**What this task involves**
Display every line of the listing that contains the string "gray", and count only matches whose letter case agrees exactly.
— START —
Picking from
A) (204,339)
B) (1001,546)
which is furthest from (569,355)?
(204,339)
— END —
— START —
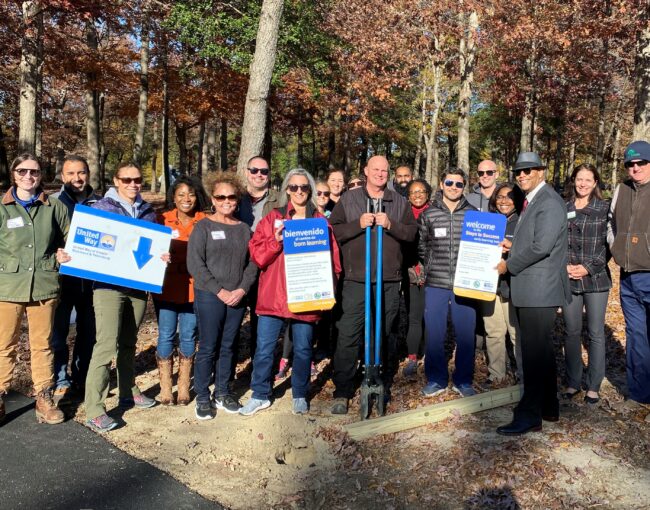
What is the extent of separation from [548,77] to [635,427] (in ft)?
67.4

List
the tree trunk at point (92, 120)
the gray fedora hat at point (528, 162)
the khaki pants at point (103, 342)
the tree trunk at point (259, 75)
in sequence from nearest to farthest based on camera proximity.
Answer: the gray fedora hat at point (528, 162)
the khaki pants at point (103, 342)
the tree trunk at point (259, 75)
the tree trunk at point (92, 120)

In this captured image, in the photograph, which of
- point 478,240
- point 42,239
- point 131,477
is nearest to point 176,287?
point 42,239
— END —
**Written solution**
the gray fedora hat at point (528, 162)
Answer: the gray fedora hat at point (528, 162)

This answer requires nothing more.